Greenseng: A Green Search Engine That Actually Conserves Energy

We’ve seen a few sites attempt to help turn the web green, but most of them have been little more than gimmicks. Blackle purports to conserve energy by offering a “black” version of Google, which it says uses less energy than the engine’s standard white. But Google has gone on to say that black may actually increase the amount of energy consumed by visitors (of course, this didn’t stop Google Israel from turning its site black in honor of Earth Hour).

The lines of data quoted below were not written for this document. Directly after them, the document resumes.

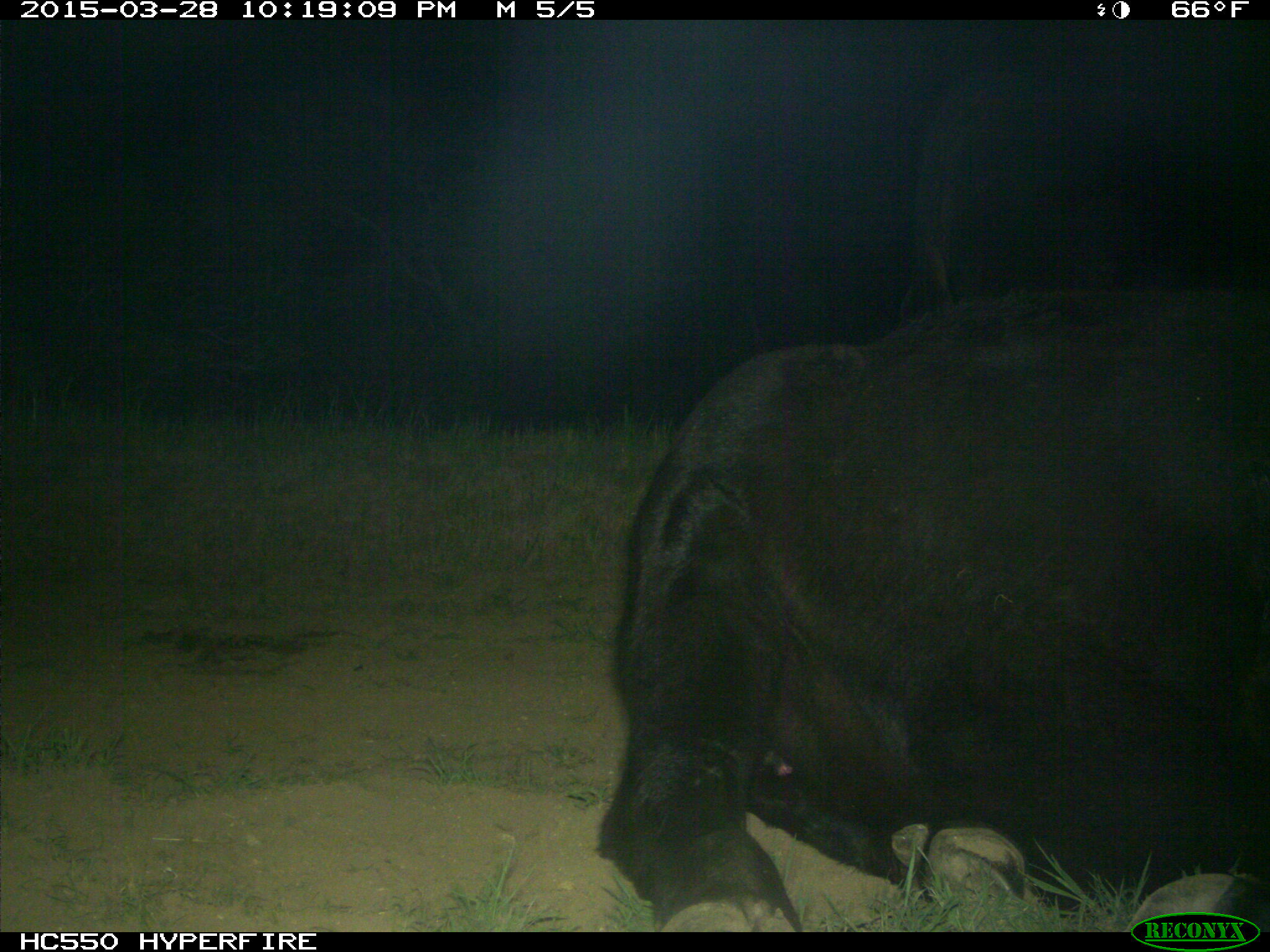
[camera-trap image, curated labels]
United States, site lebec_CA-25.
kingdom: Animalia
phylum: Chordata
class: Mammalia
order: Artiodactyla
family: Bovidae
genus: Bos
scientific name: Bos taurus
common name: domestic cow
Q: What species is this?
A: Bos taurus (domestic cow).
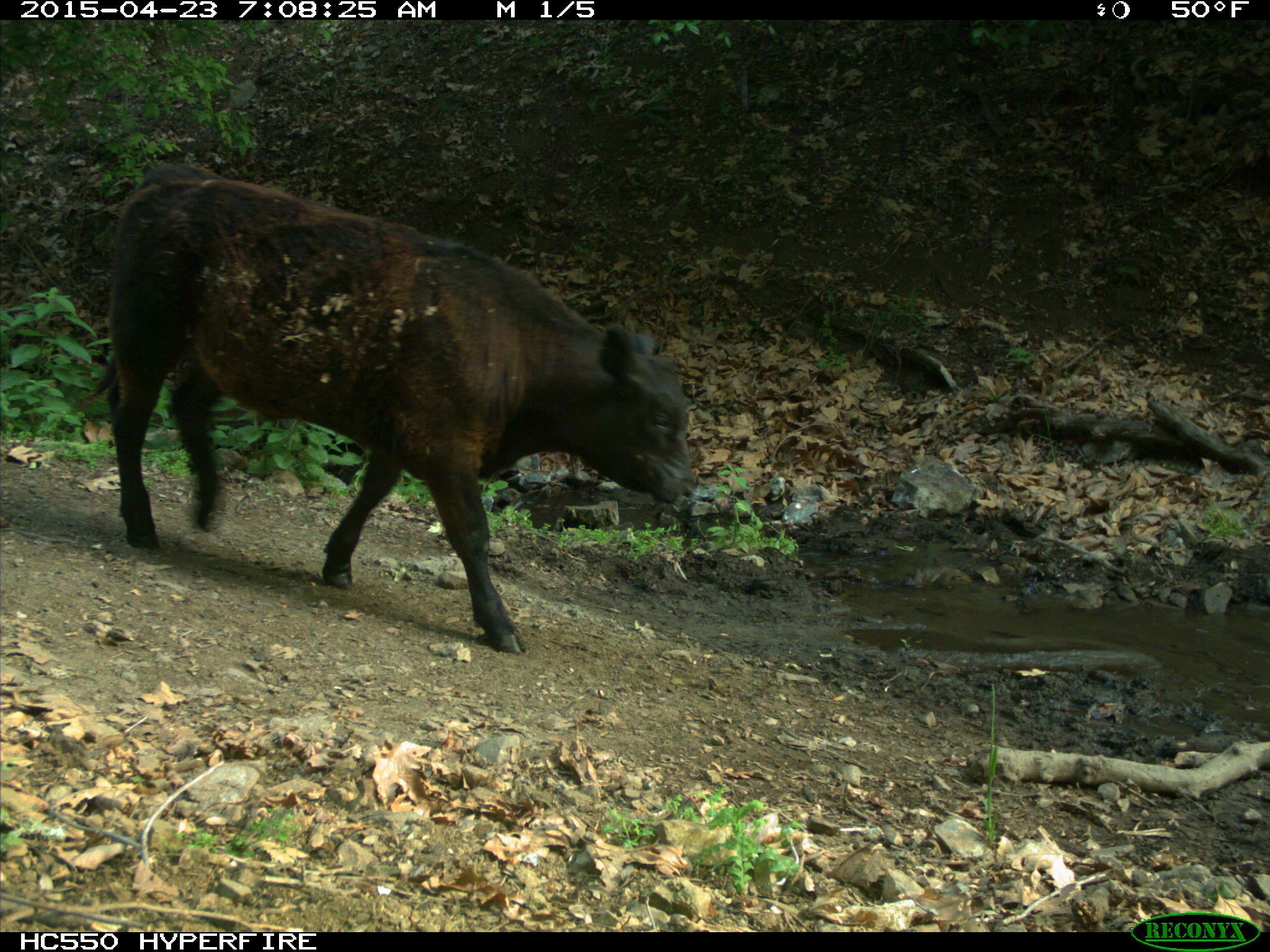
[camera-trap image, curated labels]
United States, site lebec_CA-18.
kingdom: Animalia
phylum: Chordata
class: Mammalia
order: Artiodactyla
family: Bovidae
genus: Bos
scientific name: Bos taurus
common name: domestic cow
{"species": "Bos taurus (domestic cow)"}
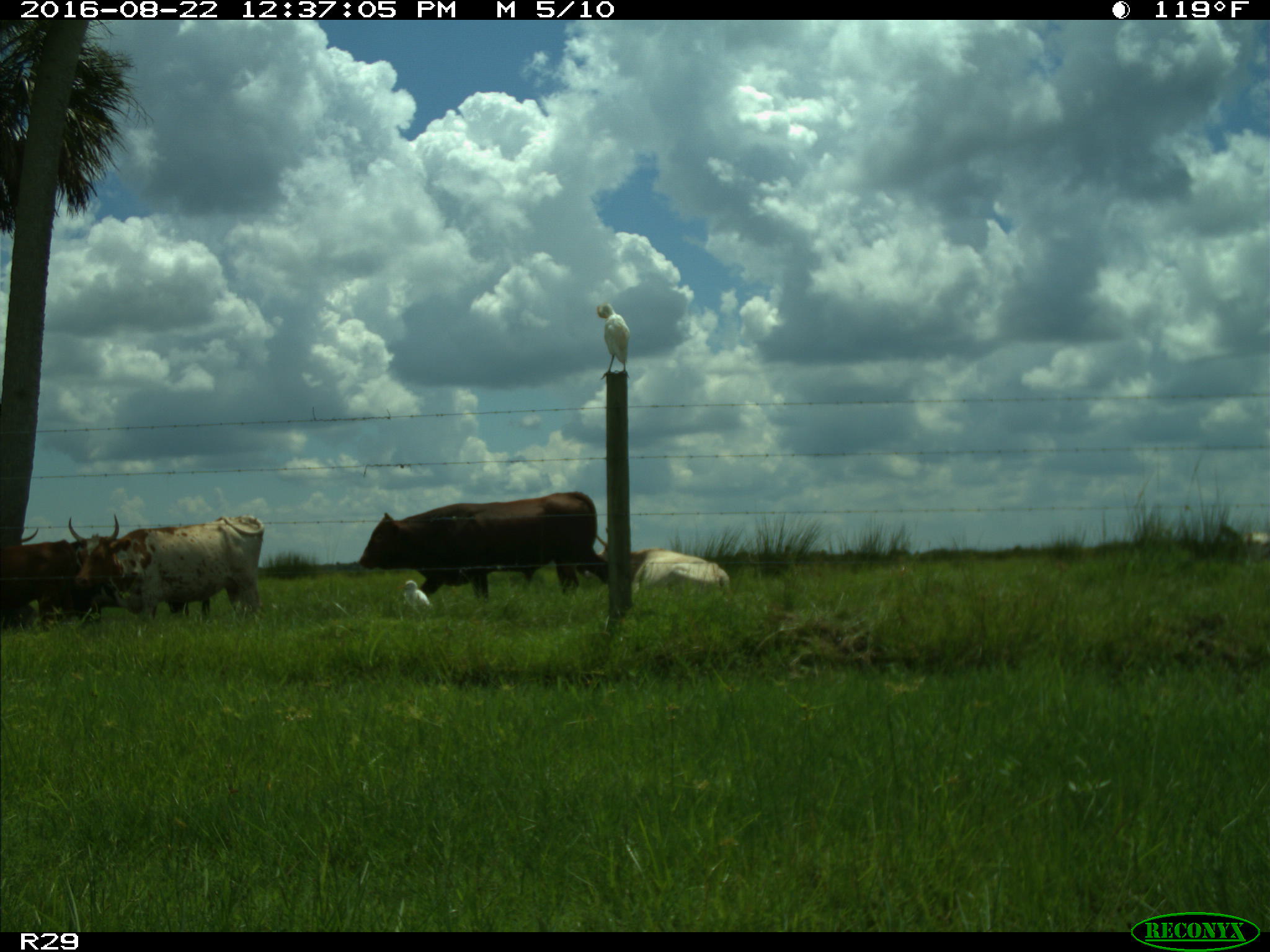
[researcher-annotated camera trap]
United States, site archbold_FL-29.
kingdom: Animalia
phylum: Chordata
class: Mammalia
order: Artiodactyla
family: Bovidae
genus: Bos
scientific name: Bos taurus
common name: domestic cow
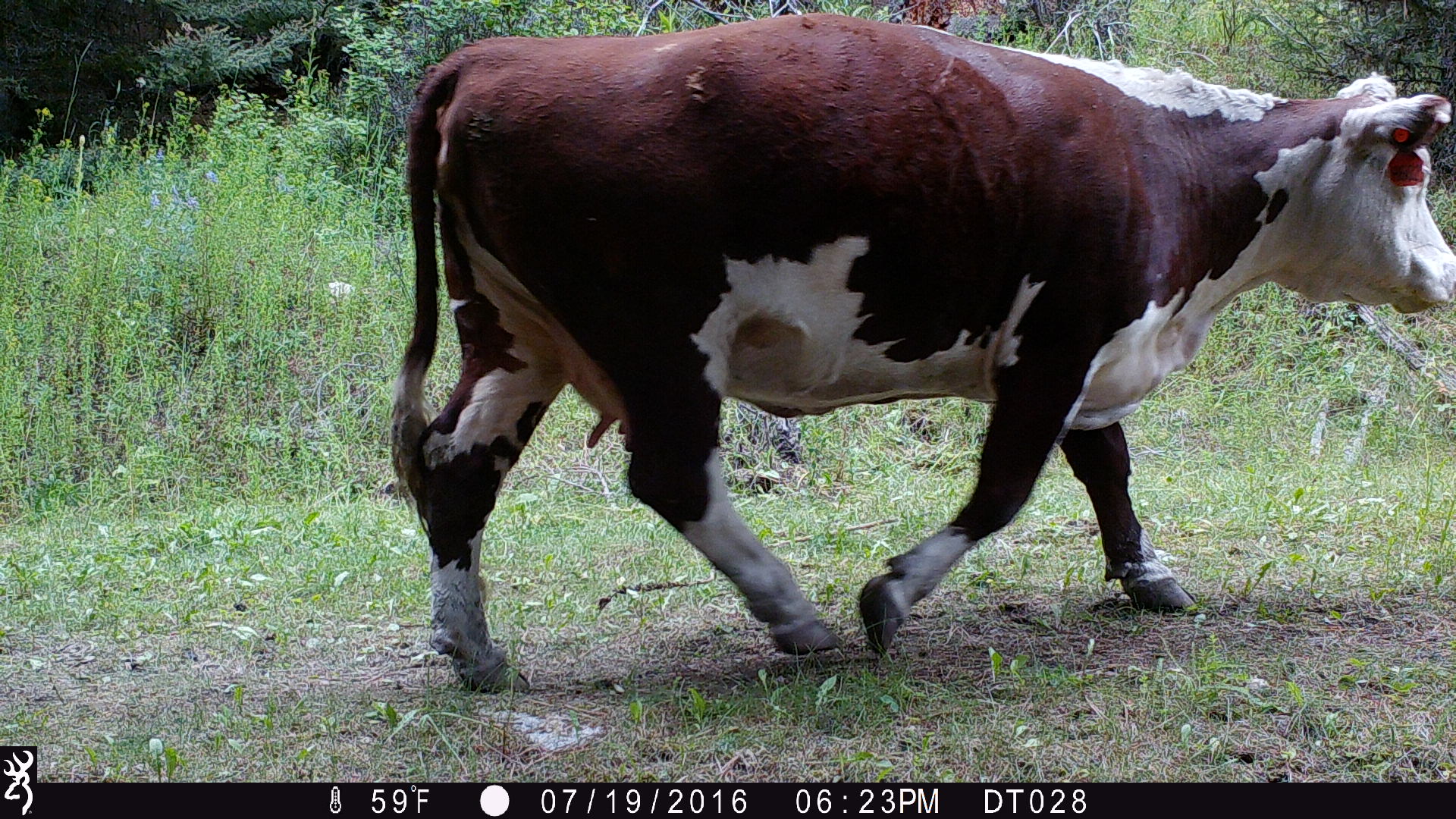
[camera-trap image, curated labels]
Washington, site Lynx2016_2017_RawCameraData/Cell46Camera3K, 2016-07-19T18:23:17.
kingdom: Animalia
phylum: Chordata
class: Mammalia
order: Artiodactyla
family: Bovidae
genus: Bos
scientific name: Bos taurus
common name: domestic cattle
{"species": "domestic cattle (Bos taurus)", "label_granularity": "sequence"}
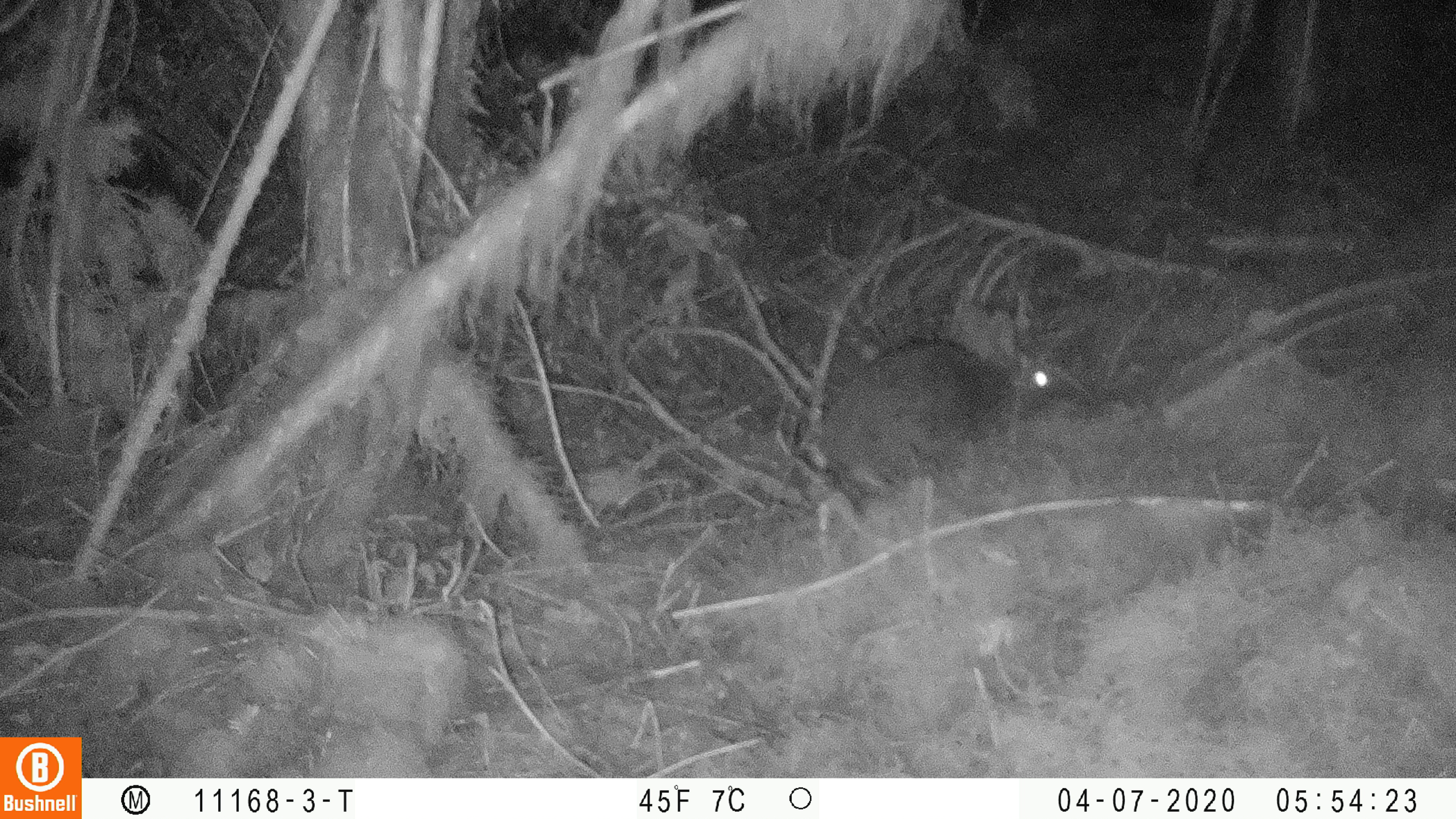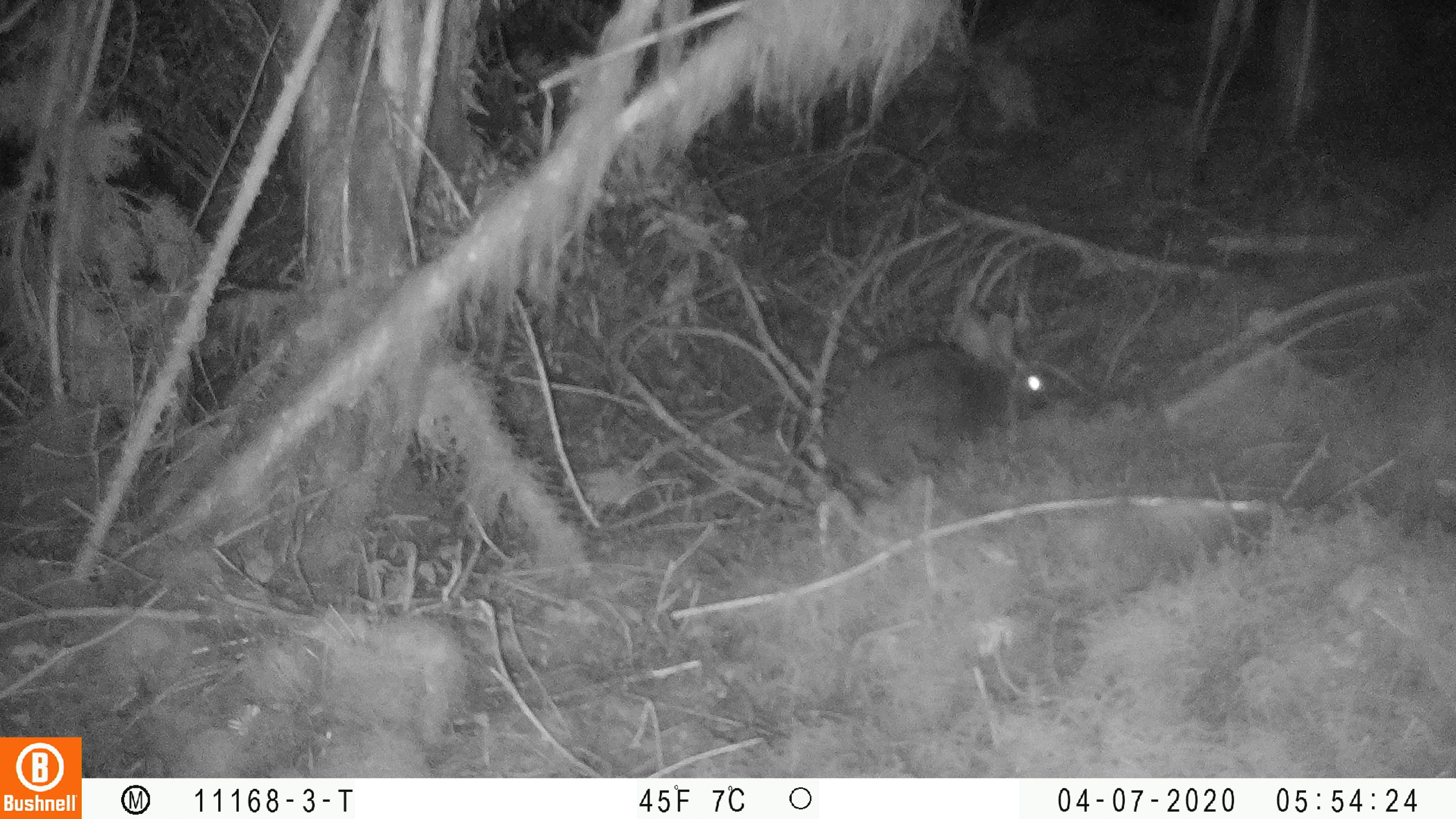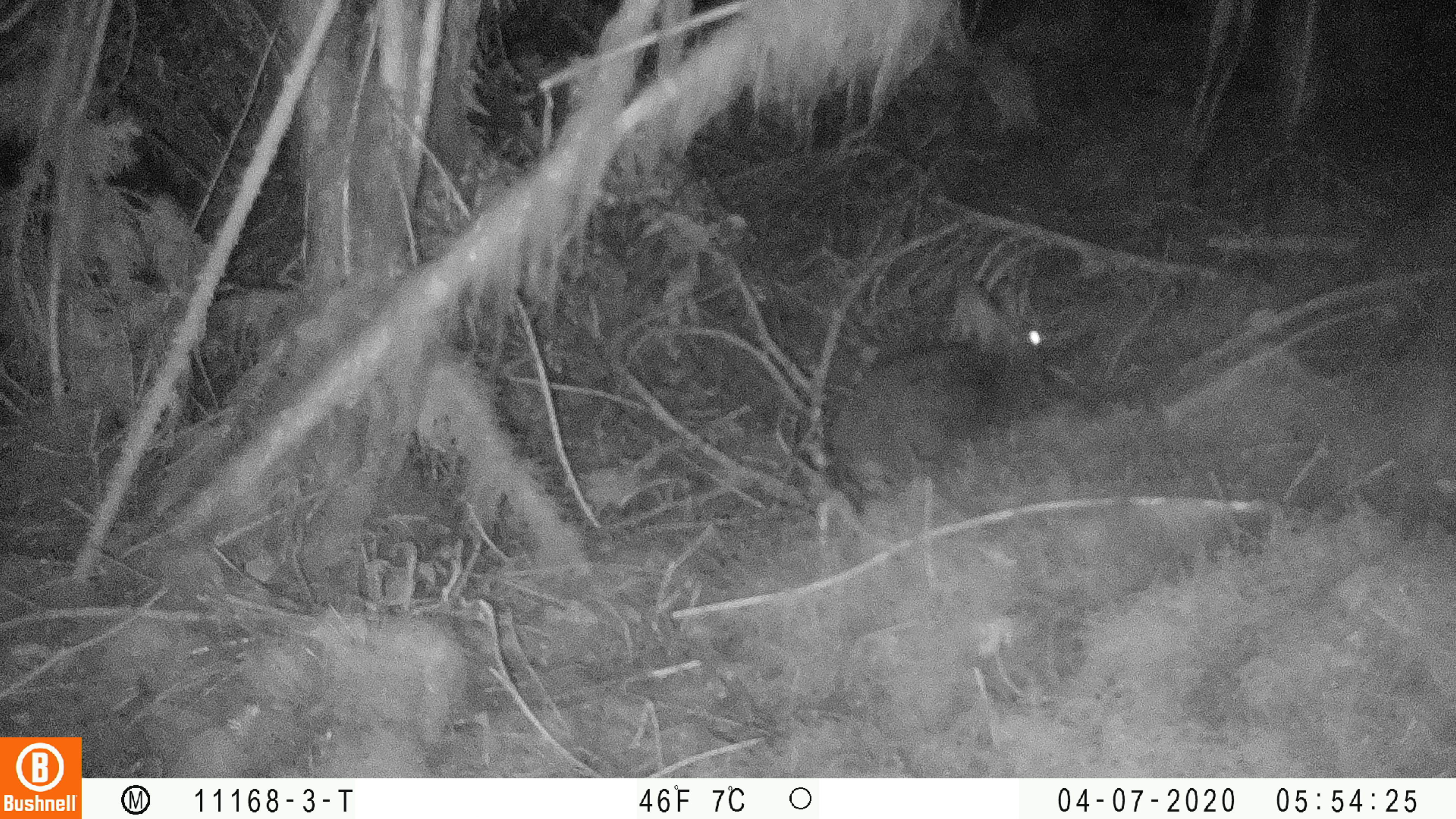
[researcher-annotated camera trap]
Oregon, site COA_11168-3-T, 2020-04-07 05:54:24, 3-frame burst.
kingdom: Animalia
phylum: Chordata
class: Mammalia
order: Lagomorpha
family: Leporidae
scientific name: Leporidae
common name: hares and rabbits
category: leporidae family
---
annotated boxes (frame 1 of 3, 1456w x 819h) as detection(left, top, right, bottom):
leporidae family: detection(812, 285, 1053, 520)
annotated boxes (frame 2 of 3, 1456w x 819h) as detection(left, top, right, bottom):
leporidae family: detection(825, 298, 1051, 517)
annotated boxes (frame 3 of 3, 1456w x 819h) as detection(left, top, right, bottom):
leporidae family: detection(819, 268, 1064, 522)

Today, Y Combinator startup CO2Stats has launched a search engine that aspires to be truly green. Greenseng (sounds like Ginseng) is a standard search engine, pulling results from Google’s Custom Search to produce results. But instead of relying on a dubious method of energy conservation, CO2Stats measures the amount of energy used by its servers and the computers of its users and purchases renewable energy certificates (similar to carbon credits) to offset the environmental toll.

CO2Stats CTO Alex Wissner-Gross says that Greenseng isn’t meant to generate revenue though advertising. Instead, the site is using proceeds from its certification business that allows websites to purchase renewable energy certificates in return for a badge that labels them as “Green Certified”.

But while Greenseng may not directly be earning any money, it may help CO2Stats pull in a slew of new customers. In its next iteration, the site will be using Yahoo’s powerful BOSS search API to incorporate some of its own data. Users will be able to see the environmental footprint of each site in their search results with data pulled from CO2Stats, which may give companies more of an incentive to get Green Certified.

Buying credits to offset seach engine usage isn’t a new idea. In April we wrote about EcoCho, a search engine wrapper for Google and Yahoo that promises to plant “up to two trees” for every 1,000 searches on the site (we noted that zero could fall within that definition). Only a week after launching, Google pulled the site from its advertising partnership – not a good sign, though it didn’t specify the details.